◆ **Request**
Without the pictures, print each of the records below exactly as it appears.

· · · ·

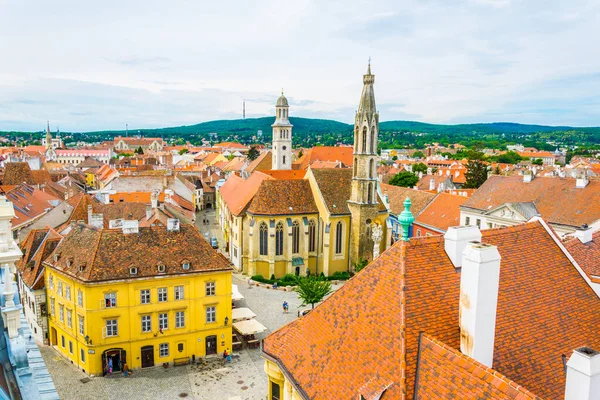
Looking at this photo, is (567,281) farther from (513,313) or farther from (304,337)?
(304,337)

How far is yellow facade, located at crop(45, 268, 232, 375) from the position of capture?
27578mm

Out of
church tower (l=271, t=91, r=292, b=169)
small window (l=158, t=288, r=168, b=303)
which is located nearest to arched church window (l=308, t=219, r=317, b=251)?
small window (l=158, t=288, r=168, b=303)

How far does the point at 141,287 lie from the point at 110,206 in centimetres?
2224

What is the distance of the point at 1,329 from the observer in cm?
865

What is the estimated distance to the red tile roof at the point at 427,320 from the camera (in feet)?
35.9

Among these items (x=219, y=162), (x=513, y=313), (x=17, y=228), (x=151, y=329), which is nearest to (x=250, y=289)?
(x=151, y=329)

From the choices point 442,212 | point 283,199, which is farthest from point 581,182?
point 283,199

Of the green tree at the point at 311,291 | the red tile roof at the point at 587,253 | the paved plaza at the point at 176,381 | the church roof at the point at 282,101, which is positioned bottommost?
the paved plaza at the point at 176,381

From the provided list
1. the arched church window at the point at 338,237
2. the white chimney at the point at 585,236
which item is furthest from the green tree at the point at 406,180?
the white chimney at the point at 585,236

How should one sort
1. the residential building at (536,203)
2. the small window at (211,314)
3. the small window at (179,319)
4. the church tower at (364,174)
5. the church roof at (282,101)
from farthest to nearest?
the church roof at (282,101) → the church tower at (364,174) → the residential building at (536,203) → the small window at (211,314) → the small window at (179,319)

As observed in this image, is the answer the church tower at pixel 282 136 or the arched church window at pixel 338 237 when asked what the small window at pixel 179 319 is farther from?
the church tower at pixel 282 136

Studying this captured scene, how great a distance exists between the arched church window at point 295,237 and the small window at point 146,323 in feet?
72.2

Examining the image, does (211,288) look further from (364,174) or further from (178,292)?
(364,174)

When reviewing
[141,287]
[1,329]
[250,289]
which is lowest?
[250,289]
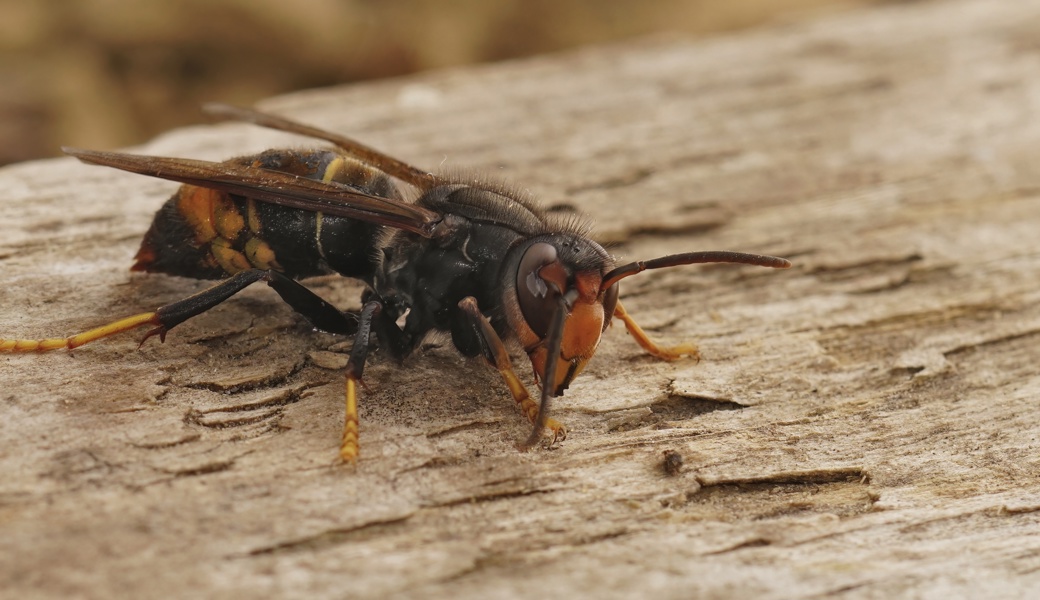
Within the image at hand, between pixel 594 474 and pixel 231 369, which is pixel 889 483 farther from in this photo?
pixel 231 369

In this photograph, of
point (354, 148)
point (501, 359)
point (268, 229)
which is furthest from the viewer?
point (354, 148)

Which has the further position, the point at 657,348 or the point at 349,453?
the point at 657,348

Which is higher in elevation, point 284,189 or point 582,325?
point 284,189

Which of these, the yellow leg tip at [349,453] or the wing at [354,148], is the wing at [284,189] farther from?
the yellow leg tip at [349,453]

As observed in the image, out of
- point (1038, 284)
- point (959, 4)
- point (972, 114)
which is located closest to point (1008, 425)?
point (1038, 284)

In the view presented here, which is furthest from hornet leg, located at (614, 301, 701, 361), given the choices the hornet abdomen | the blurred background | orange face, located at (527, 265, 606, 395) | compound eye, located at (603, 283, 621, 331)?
the blurred background

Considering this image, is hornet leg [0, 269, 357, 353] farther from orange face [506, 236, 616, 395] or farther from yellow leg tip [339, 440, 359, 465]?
orange face [506, 236, 616, 395]

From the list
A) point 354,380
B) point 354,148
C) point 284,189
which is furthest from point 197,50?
Answer: point 354,380

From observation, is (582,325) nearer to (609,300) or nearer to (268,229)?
(609,300)
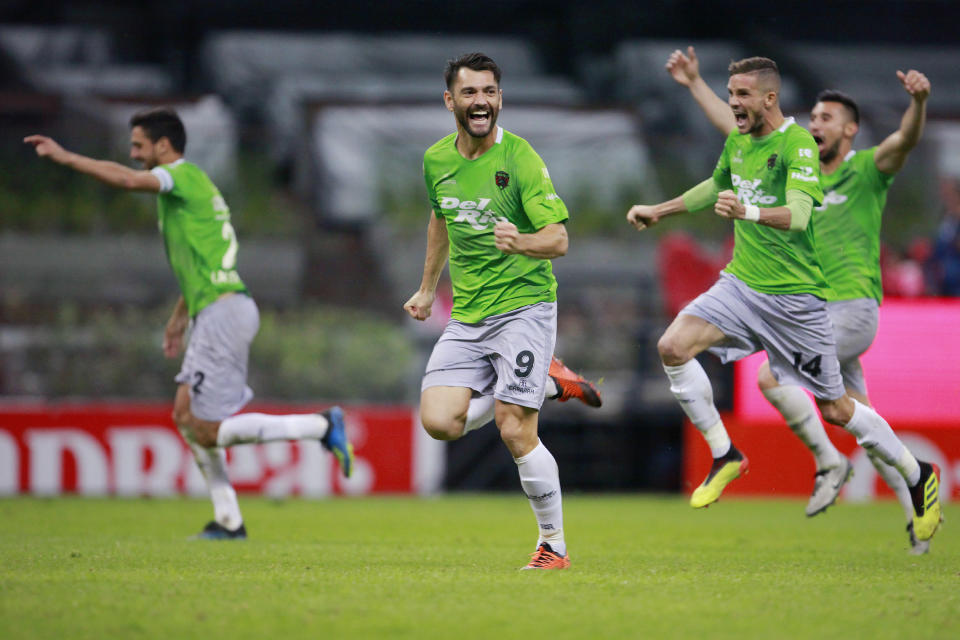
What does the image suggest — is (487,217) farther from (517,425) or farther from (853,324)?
(853,324)

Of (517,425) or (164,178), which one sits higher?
(164,178)

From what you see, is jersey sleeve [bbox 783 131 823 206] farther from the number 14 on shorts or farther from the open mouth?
the open mouth

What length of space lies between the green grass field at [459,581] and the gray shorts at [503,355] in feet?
2.90

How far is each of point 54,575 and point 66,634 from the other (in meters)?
1.51

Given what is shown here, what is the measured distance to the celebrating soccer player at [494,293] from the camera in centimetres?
621

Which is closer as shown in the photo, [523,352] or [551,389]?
[523,352]

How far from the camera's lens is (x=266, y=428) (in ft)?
27.8

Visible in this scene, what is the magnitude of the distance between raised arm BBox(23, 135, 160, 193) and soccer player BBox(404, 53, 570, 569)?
1977 millimetres

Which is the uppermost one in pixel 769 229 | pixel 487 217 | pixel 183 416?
pixel 487 217

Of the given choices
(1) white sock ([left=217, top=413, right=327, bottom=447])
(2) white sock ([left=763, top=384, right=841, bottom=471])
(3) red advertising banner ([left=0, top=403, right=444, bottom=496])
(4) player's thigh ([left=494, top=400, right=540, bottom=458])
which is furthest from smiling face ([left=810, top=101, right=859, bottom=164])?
(3) red advertising banner ([left=0, top=403, right=444, bottom=496])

· · · ·

◆ **Expected output**
Looking at this photo, is (567,281) farther from (513,313) or farther from (304,337)?
(304,337)

How far is yellow facade, located at crop(45, 268, 232, 375) from the position of capture?
27578mm

Out of
church tower (l=271, t=91, r=292, b=169)
small window (l=158, t=288, r=168, b=303)
which is located nearest to arched church window (l=308, t=219, r=317, b=251)?
small window (l=158, t=288, r=168, b=303)

How far does the point at 141,287 lie from the point at 110,206 in centimetres?
2224

What is the distance of the point at 1,329 from the observer in cm?
865

What is the estimated distance to the red tile roof at the point at 427,320 from the camera (in feet)?
35.9

Among these items (x=219, y=162), (x=513, y=313), (x=17, y=228), (x=151, y=329), which is nearest to (x=250, y=289)?
(x=151, y=329)

From the choices point 442,212 | point 283,199, which is farthest from point 581,182?
point 283,199

Of the green tree at the point at 311,291 | the red tile roof at the point at 587,253 | the paved plaza at the point at 176,381 | the church roof at the point at 282,101, which is positioned bottommost?
the paved plaza at the point at 176,381

From the provided list
1. the arched church window at the point at 338,237
2. the white chimney at the point at 585,236
which item is furthest from the green tree at the point at 406,180?
the white chimney at the point at 585,236

How should one sort
1. the residential building at (536,203)
2. the small window at (211,314)
3. the small window at (179,319)
4. the church tower at (364,174)
5. the church roof at (282,101)
from farthest to nearest?
the church roof at (282,101) → the church tower at (364,174) → the residential building at (536,203) → the small window at (211,314) → the small window at (179,319)

As observed in this image, is the answer the church tower at pixel 282 136 or the arched church window at pixel 338 237 when asked what the small window at pixel 179 319 is farther from?
the church tower at pixel 282 136

Studying this captured scene, how great a distance exists between the arched church window at point 295,237 and the small window at point 146,323 in feet?
72.2

Examining the image, does (211,288) look further from (364,174) or further from (178,292)?
(364,174)

When reviewing
[141,287]
[1,329]
[250,289]
which is lowest?
[250,289]
Within the image at hand, between pixel 594 474 and pixel 231 369, which is pixel 889 483 farther from in this photo?
pixel 231 369

In this photograph, of
point (354, 148)
point (501, 359)
point (268, 229)
which is furthest from the viewer?
point (354, 148)

Which has the further position, the point at 657,348 or the point at 349,453?
the point at 657,348

Which is higher in elevation, point 284,189 or point 582,325?
point 284,189

Which of these, the yellow leg tip at [349,453] or the wing at [354,148], is the wing at [284,189] farther from?
the yellow leg tip at [349,453]

As observed in the image, out of
- point (1038, 284)
- point (959, 4)
- point (972, 114)
which is located closest to point (1008, 425)?
point (1038, 284)

In the view presented here, which is furthest from hornet leg, located at (614, 301, 701, 361), given the choices the hornet abdomen | the blurred background | orange face, located at (527, 265, 606, 395) | compound eye, located at (603, 283, 621, 331)?
the blurred background

Considering this image, is hornet leg [0, 269, 357, 353] farther from orange face [506, 236, 616, 395] or farther from yellow leg tip [339, 440, 359, 465]?
orange face [506, 236, 616, 395]

From the list
A) point 354,380
B) point 354,148
C) point 284,189
which is furthest from point 197,50?
Answer: point 354,380

From observation, is (582,325) nearer to (609,300) or nearer to (268,229)?
(609,300)
What does the image suggest — is (487,217) farther from (517,425) or farther from (853,324)?
(853,324)

Of (517,425) or (164,178), which one sits higher?
(164,178)

From what you see, is jersey sleeve [bbox 783 131 823 206] farther from the number 14 on shorts or farther from the open mouth?
the open mouth

What length of space lies between the green grass field at [459,581] and the gray shorts at [503,355] in feet?
2.90

How far is each of point 54,575 and point 66,634 from the other (in meters)?
1.51

Given what is shown here, what is the measured distance to the celebrating soccer player at [494,293] from the camera in centimetres?
621

Which is closer as shown in the photo, [523,352] or [551,389]?
[523,352]

How far from the camera's lens is (x=266, y=428) (in ft)?
27.8

Visible in this scene, what is the magnitude of the distance between raised arm BBox(23, 135, 160, 193) and soccer player BBox(404, 53, 570, 569)?
1977 millimetres

Which is the uppermost one in pixel 769 229 | pixel 487 217 | pixel 183 416?
pixel 487 217

Of the given choices
(1) white sock ([left=217, top=413, right=327, bottom=447])
(2) white sock ([left=763, top=384, right=841, bottom=471])
(3) red advertising banner ([left=0, top=403, right=444, bottom=496])
(4) player's thigh ([left=494, top=400, right=540, bottom=458])
which is furthest from smiling face ([left=810, top=101, right=859, bottom=164])?
(3) red advertising banner ([left=0, top=403, right=444, bottom=496])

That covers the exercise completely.